_SOURCE TEXT_

Are you taking your meds wrong? Many patients make these common mistakes.

Dr. Trisha Pasricha. PHOTO:

Q: I’m taking more medicine as I get older. But it’s hard to keep track of all the prescriptions and the instructions for taking them. Is this common? What should I do?

A: A surprising number of people struggle to take their medications correctly.

For instance, a systematic review of over 13,000 patients with hypertension from 15 countries found that about half did not consistently take their medication.

This is a real danger – it comes as no surprise that taking your medications consistently is associated with a lower chance of hospitalization and even dying.

Our health care system shares substantial responsibility for this. Physicians need to do a better job explaining the importance of any therapies. Insurance companies and pharmacies have their own work to do in terms of access and costs.

_SUPPLIED DATA_
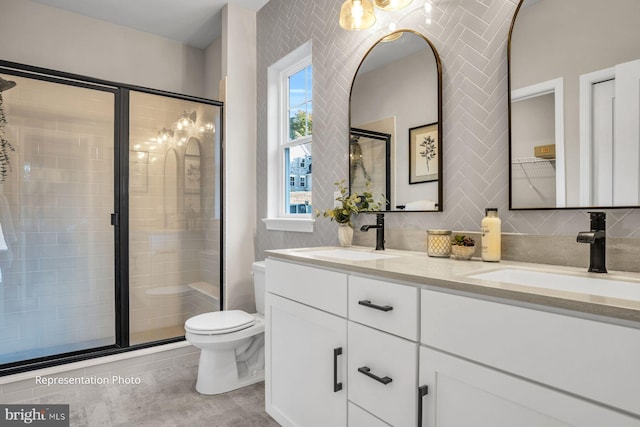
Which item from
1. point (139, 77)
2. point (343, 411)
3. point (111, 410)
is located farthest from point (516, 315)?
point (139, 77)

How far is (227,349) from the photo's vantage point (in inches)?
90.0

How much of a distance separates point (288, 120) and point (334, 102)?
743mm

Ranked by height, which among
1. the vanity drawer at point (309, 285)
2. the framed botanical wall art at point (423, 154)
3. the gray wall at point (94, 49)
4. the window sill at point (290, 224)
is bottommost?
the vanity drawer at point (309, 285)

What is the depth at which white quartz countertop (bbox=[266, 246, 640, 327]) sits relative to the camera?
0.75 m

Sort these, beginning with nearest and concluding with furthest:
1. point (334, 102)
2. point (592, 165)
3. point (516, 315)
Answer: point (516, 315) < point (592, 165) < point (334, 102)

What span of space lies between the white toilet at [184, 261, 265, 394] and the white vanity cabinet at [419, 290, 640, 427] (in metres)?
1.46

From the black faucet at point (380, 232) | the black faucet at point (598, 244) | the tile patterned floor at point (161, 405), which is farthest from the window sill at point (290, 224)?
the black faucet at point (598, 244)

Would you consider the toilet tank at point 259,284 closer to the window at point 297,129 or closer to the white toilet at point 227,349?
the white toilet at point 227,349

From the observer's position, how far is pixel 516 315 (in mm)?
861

_ACTIVITY LIST_
**1)** List every group that the article on medication mistakes says needs to do a better job or has its own work to do.
**2)** According to the article on medication mistakes, is each statement true? Answer yes or no for each, and quote the words of the article that decide it.
(a) The systematic review included patients from 15 countries.
(b) About a third of the patients in the review did not take their medication consistently.
(c) Taking medications consistently is linked to a lower chance of hospitalization.
**3)** Write out the part of the article on medication mistakes that starts at "Q: I’m taking" and ends at "should I do?".

_SOLUTIONS TO THE PROBLEMS_
**1)** Physicians, insurance companies, and pharmacies.

**2)**
(a) Yes: "over 13,000 patients with hypertension from 15 countries"
(b) No: "about half did not consistently take their medication"
(c) Yes: "taking your medications consistently is associated with a lower chance of hospitalization and even dying"

**3)**
Q: I’m taking more medicine as I get older. But it’s hard to keep track of all the prescriptions and the instructions for taking them. Is this common? What should I do?